LONDON (Reuters) - J Sainsbury, Britain’s third-biggest grocer, posted an 11 percent rise in annual profit and said it was pressing ahead with expansion in non-food ranges and convenience stores despite the recession.
Chief Executive Justin King said on Wednesday the 140-year-old group had moved from recovery to a period of sustained growth. He also dampened speculation he might soon leave to head up his former employer, Marks & Spencer.
“We have the greatest growth potential of any grocery retailer in the next 10 years,” he told reporters. “I can’t see myself anywhere else other than leading that.”
King said the potential lay in catching up on the group’s past mistakes, such as being slow to open new stores and move into non-food ranges, rather than following market leader Tesco abroad or in a big expansion into banking.
Sainsbury, with over 500 supermarkets and more than 275 convenience stores, said it made a pretax profit before one-off items of 543 million pounds in the year to March 21, topping analysts’ median forecast of 537 million pounds.
Sales rose 5.7 percent to 20.4 billion pounds as the firm used its mid-market positioning to take custom from upmarket rivals like Marks & Spencer and Waitrose, while also attracting budget-focussed shoppers with innovative campaigns like “Feed you family for a fiver” and “Switch to save” on own-brand goods.
The dividend was lifted 10 percent to 13.2 pence.
King said customer numbers had risen to 18 million a week from 14 million when he joined five years ago.
But some analysts are critical of the improvement in profitability. Sainsbury’s underlying retail profit margin — up 26 basis points to 3.26 percent — lags rivals, due largely to its higher rent bill. Tesco’s UK trading margin is 6.2 percent.
Finance Director Darren Shapland said he expected a little bit of an improvement in operating margin this financial year, and that he was comfortable with analysts’ consensus profit forecast for 2009-10 of about 575 million pounds.
Sainsbury’s shares dipped 2.8 percent to 330.75 pence in early trade. By 3:30 p.m. they were down 0.6 percent at 338.25 pence, outperforming a 1.5 percent decline on the DJ Stoxx European Retail Index.
The stock trades at 15.1 times forecast earnings for 2009-10, above Tesco on 10.5 times and Wm Morrison Supermarkets on 11.4 times, according to Reuters data.
Execution analyst Caroline Gulliver said the combination of low margins and high share price valuation were behind her “sell” rating on the stock — “particularly against slowing food price inflation and a potentially stronger competitive threat.”
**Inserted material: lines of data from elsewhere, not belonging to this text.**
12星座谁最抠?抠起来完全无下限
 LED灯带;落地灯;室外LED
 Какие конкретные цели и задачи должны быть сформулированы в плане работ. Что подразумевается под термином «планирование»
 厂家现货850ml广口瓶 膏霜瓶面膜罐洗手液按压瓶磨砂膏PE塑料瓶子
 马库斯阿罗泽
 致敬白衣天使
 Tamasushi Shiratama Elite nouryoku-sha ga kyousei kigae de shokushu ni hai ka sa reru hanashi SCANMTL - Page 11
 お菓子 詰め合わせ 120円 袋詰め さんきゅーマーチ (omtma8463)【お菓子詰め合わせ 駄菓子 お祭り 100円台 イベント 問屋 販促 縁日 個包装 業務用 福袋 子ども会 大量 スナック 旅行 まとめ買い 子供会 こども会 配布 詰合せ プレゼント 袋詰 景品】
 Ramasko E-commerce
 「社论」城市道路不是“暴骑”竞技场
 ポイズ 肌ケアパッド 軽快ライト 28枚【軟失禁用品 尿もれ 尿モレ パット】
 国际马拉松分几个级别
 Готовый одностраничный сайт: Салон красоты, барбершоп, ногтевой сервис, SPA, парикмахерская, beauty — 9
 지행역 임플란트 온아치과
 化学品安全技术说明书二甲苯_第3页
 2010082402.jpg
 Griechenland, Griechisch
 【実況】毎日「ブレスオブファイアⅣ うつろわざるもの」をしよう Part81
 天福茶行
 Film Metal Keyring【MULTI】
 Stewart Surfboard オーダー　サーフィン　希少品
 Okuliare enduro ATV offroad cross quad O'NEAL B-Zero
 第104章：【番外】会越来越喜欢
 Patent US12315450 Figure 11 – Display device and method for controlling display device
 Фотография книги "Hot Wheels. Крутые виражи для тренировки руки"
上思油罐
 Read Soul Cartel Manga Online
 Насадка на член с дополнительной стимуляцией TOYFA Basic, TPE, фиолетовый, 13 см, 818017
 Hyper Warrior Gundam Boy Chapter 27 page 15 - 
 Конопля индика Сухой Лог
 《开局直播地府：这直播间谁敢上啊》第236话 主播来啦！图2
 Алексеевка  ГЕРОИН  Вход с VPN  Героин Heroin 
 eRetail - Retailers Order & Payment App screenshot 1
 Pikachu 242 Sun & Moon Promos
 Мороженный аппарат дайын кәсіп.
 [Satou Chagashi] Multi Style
Last week, market leader Tesco announced a 150-million pound investment in its Clubcard customer loyalty plan.
UBS analysts, however, were impressed with “another solid set of numbers from the increasingly dependable Sainsbury.”
Sainsbury said it planned to increase selling space by 5 percent in 2009-10, or about 850,000 square feet, up from 4 percent in 2008-9, and at least match that growth in the future.
Around half of the new space will be allocated to non-food ranges following the success of the group’s TU clothing brand, and it will launch a non-food online site in the coming weeks.
It will also open 50 convenience stores this year and 100 in 2010-2011 to tap trends for more frequent and local shopping.
Rivals are also expanding rapidly, and King conceded competition would be tough.
“If you added up the ambition that everybody has laid out, that probably all can’t be achieved. It adds up to more than the amount of growth this market has typically seen over the last 10 to 20 years,” he said.
But he was confident Sainsbury could deliver good returns on its plans because of its strong sales performance and the fact much of its new space will be store extensions.
Sainsbury said it was looking for a new chairman to replace Philip Hampton who recently took the helm at Royal Bank of Scotland. Hampton described the search as “advanced.”
The group said its bank joint venture with Lloyds swung to a post-tax profit of 4 million pounds after a loss of 3 million the year before, and had seen 4,000 customers a week signing up for an internet saver account launched in February.